→ Task statement:
Check each line of the listing for the string "recaptcha", then state how many lines have it. Only the number is wanted.

________________________________________

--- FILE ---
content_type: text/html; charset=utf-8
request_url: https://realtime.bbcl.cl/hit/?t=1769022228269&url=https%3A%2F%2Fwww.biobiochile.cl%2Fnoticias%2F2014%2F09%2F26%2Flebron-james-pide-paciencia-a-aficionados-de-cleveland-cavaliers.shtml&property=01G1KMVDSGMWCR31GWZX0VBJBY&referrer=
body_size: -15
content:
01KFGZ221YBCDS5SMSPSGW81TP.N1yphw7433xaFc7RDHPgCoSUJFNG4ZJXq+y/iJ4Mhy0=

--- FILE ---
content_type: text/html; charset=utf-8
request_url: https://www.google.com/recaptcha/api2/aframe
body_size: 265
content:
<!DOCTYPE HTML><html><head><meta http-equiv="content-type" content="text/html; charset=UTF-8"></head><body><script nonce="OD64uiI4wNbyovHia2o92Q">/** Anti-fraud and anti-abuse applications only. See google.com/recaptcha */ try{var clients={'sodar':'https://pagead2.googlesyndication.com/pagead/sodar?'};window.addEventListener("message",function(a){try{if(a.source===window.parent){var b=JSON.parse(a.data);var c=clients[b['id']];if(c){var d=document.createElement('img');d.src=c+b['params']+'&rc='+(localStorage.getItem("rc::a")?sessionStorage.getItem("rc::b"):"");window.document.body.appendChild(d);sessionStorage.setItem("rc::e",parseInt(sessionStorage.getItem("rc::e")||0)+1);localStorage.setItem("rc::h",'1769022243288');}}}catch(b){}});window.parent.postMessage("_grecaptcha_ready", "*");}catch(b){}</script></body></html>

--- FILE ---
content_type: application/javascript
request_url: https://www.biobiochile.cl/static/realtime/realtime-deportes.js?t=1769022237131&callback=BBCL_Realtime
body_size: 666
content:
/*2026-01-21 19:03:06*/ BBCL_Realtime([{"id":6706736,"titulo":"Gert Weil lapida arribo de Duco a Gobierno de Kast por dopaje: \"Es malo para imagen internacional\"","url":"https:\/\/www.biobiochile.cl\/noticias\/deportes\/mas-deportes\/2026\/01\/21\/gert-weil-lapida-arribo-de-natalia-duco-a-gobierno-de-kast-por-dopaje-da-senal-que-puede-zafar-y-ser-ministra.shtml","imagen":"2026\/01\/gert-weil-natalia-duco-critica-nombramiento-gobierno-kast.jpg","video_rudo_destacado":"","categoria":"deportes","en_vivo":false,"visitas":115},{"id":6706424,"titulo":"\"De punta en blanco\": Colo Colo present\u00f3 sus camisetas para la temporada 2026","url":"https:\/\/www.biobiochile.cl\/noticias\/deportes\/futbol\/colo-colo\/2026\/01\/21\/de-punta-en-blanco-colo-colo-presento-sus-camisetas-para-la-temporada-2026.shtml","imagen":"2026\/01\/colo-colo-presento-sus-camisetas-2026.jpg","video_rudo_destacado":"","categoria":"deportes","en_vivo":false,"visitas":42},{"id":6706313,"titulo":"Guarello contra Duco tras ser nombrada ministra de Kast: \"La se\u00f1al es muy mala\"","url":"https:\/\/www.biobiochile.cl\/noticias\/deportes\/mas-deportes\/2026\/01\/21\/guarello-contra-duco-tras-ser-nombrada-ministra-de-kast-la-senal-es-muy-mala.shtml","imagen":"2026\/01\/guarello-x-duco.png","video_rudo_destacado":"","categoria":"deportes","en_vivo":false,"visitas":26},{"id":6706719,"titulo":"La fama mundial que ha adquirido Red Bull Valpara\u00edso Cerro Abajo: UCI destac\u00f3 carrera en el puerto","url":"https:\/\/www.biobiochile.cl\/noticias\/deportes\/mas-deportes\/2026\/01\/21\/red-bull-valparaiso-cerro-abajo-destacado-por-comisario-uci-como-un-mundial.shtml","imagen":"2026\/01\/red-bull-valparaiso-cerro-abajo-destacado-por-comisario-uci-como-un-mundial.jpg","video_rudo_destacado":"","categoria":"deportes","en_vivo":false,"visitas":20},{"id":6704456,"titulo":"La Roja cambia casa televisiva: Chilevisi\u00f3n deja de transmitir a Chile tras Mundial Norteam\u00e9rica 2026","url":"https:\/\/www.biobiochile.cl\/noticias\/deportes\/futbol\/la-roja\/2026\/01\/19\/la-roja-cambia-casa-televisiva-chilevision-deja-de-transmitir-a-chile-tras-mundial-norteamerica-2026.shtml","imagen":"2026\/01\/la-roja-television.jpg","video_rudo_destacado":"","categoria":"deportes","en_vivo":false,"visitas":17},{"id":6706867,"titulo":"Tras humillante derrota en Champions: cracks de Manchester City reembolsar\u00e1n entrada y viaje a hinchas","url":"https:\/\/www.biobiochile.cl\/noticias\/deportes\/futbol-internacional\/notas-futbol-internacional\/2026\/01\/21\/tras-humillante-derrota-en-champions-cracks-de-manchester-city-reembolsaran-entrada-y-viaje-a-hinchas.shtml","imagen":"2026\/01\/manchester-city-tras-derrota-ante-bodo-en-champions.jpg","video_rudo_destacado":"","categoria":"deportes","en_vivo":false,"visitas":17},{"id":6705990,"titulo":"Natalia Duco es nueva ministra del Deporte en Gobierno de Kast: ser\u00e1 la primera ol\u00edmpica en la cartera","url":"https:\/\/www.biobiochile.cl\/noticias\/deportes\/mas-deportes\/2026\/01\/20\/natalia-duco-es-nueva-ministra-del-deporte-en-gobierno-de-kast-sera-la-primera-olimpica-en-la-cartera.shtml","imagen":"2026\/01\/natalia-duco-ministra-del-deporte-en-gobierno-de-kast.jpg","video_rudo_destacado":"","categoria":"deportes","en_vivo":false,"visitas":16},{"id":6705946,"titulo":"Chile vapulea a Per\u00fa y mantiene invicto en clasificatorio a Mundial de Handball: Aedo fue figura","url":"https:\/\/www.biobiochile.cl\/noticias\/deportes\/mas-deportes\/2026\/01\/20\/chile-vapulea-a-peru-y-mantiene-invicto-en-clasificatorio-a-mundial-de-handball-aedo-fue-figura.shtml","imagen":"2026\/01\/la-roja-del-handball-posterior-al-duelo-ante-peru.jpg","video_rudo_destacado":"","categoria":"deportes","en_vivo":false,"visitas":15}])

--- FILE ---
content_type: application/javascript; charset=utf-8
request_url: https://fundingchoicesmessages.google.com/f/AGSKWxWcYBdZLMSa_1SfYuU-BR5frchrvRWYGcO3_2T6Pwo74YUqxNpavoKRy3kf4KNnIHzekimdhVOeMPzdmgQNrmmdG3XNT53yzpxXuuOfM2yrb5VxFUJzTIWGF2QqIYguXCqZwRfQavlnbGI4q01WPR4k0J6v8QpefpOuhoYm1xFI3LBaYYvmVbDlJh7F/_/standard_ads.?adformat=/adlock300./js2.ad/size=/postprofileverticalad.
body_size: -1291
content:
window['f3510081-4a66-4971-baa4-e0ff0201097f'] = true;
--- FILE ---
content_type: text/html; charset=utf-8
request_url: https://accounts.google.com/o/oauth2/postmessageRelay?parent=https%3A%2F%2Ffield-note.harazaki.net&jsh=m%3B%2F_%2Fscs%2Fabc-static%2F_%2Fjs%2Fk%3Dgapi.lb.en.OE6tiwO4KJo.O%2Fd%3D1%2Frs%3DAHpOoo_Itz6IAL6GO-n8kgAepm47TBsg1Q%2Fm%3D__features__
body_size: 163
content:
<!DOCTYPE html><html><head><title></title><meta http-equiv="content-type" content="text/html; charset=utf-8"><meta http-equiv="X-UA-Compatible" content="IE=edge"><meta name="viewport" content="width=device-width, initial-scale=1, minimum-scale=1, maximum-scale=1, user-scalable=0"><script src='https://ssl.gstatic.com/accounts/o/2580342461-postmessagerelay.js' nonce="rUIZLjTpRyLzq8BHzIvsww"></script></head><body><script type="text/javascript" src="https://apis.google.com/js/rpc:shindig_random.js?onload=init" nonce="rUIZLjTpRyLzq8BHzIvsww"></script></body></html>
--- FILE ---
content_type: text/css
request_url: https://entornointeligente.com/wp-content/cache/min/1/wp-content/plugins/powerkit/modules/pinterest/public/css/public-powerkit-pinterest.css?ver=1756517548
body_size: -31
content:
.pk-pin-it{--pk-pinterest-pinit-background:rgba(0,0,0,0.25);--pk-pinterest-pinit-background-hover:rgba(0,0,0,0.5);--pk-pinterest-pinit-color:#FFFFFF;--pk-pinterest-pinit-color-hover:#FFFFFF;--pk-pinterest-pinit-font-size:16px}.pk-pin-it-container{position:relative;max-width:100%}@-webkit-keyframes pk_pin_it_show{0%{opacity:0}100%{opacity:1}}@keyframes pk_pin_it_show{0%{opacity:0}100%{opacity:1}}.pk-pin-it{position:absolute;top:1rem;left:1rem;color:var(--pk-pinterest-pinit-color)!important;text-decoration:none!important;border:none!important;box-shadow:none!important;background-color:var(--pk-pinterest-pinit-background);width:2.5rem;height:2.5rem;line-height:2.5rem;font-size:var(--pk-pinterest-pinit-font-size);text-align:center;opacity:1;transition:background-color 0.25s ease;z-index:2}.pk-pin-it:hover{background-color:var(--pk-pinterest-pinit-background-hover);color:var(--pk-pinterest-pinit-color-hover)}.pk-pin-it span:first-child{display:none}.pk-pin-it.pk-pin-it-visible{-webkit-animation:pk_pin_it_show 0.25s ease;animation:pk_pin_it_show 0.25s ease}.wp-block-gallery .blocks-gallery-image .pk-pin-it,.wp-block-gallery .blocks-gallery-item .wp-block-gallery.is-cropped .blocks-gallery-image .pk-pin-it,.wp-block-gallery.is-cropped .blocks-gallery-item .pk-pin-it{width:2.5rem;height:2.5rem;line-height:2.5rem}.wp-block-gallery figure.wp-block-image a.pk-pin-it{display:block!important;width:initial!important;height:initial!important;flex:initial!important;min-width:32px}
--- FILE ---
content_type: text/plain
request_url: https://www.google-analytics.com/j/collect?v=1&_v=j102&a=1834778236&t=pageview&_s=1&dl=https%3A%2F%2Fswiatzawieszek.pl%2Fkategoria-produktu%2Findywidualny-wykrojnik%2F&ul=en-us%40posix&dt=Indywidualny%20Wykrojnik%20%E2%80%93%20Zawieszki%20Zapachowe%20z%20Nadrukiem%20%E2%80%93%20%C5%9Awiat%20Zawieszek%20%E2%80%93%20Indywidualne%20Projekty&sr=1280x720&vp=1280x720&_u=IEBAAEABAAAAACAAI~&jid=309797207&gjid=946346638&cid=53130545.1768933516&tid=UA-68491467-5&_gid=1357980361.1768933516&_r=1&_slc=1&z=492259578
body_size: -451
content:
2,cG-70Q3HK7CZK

________________________________________

→ Exercise answer:
2